Results: In patients with high-grade glioma and metastases normal brain tissue, infiltration zone, vital tumor cells and necrosis were detected reproducible using CLEM. WHO criteria such as cell density, microvascular proliferation and necrosis could be visualized. A differentiation of metastases vs. glioblastoma was difficult but the differentiation to normal brain tissue was obvious. Collagen patterns, calcifications and psammoma bodies were represented consistently in meningeoma and correlated to histopathology. Images of murine cerebellum showed typical features such as molecular layer, purkinje cell layer and granule cell layer. Neural tracts in corpus callosum and white matter as well as typical aspects of cortex could be identified reliably.

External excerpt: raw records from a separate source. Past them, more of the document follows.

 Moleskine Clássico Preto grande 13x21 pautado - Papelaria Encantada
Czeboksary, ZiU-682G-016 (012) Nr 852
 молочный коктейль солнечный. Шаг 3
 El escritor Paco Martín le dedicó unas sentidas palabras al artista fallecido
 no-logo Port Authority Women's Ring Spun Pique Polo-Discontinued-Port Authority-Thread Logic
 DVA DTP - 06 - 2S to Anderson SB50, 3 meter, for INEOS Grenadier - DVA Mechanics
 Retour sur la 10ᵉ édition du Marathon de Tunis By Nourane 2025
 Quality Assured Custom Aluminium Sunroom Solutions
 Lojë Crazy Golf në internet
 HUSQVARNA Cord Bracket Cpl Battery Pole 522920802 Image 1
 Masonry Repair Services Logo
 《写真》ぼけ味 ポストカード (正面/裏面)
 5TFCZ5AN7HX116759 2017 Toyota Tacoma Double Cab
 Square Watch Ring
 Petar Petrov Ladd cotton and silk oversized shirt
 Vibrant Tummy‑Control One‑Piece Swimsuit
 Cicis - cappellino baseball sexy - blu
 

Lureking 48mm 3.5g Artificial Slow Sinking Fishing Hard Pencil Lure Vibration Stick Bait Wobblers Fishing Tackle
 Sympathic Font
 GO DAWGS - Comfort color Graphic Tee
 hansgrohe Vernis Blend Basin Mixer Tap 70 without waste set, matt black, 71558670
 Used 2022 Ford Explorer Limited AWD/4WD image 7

Conclusions: Non-fluorescence CLEM facilitates a distinction of brain structures and tumor tissue. Thus it is possible to detect infiltrative brain tumor margins and characteristics like cell density during surgery. Since no contrast media (fluorescence) is required in vivo application of this technique is very easy. It may help to get an immediate intraoperative feedback for differentiation normal vs. pathological tissue without the delay of standard frozen section analysis thus speeding up intraoperative decision making and ensuring that the desired extent of resection is achieved.